# Factorization of perfect square trinomial

In this chapter we will learn to factorize polynomial given in the form of perfect square trinomial.

To solve these question you need to memorize some formulas mentioned below.

## Factorizing perfect square trinomial

When the polynomial is expressed in the form of perfect square trinomial, then we can apply following formulas;

\mathtt{( i) \ a^{2} +2ab+b^{2} =( a+b)^{2}}\\\ \\ \mathtt{( ii) \ a^{2} -2ab+b^{2} =( a-b)^{2}}

Please remember this formula as it will be used again and again in math problems.

The trick is to identify the structure of given polynomial and if found suitable, apply the above formula.

Let us see some examples for further understanding.

Extracted data
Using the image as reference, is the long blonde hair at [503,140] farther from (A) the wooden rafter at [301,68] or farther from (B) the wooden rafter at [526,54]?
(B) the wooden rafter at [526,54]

...

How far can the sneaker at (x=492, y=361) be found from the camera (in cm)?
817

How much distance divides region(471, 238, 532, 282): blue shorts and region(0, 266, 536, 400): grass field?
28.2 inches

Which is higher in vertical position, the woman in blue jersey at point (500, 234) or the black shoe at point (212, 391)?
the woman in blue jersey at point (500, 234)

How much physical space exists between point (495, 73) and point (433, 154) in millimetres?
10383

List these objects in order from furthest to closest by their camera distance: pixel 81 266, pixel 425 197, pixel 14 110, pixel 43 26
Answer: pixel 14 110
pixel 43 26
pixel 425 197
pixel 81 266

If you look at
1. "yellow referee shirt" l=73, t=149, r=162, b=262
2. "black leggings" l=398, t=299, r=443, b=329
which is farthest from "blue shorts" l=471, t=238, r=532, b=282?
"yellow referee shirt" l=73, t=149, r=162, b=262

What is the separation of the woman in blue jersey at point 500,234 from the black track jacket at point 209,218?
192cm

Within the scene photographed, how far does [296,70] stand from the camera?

==

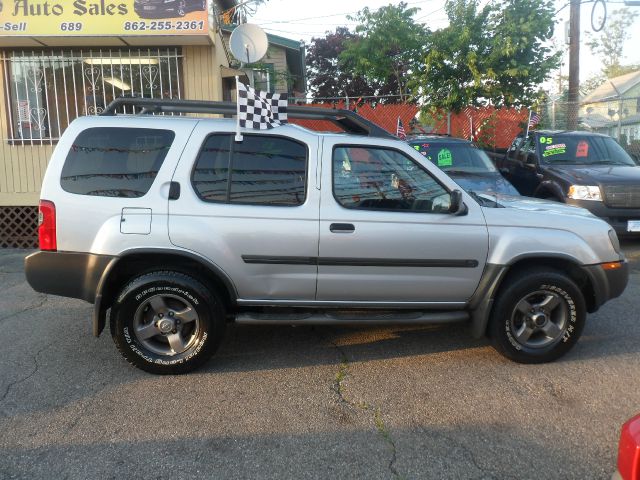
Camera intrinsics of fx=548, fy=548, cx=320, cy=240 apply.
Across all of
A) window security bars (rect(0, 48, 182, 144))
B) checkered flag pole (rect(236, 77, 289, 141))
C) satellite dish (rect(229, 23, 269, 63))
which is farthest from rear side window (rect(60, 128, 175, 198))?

Stated exercise
Copy the passage from the text on factoring perfect square trinomials word for word, starting at "When the polynomial" and ending at "the above formula.".

The result
When the polynomial is expressed in the form of perfect square trinomial, then we can apply following formulas;

\mathtt{( i) \ a^{2} +2ab+b^{2} =( a+b)^{2}}\\\ \\ \mathtt{( ii) \ a^{2} -2ab+b^{2} =( a-b)^{2}}

Please remember this formula as it will be used again and again in math problems.

The trick is to identify the structure of given polynomial and if found suitable, apply the above formula.